▶ **What you are asked to do**
Among the entries that follow, the required portion opens with the line containing "Verschiedene käsesorten auf holz" and closes with the line containing "Schülerinnen und Schüler". Give that portion again exactly, and nothing else.

▶ **Records to process**
--- START ---

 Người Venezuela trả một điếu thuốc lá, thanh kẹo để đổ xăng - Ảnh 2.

--- END ---
--- START ---

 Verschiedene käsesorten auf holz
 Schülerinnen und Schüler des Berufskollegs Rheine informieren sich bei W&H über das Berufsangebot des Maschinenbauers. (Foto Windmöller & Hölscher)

--- END ---

▶ **Result for this exercise**
 Verschiedene käsesorten auf holz
 Schülerinnen und Schüler des Berufskollegs Rheine informieren sich bei W&H über das Berufsangebot des Maschinenbauers. (Foto Windmöller & Hölscher)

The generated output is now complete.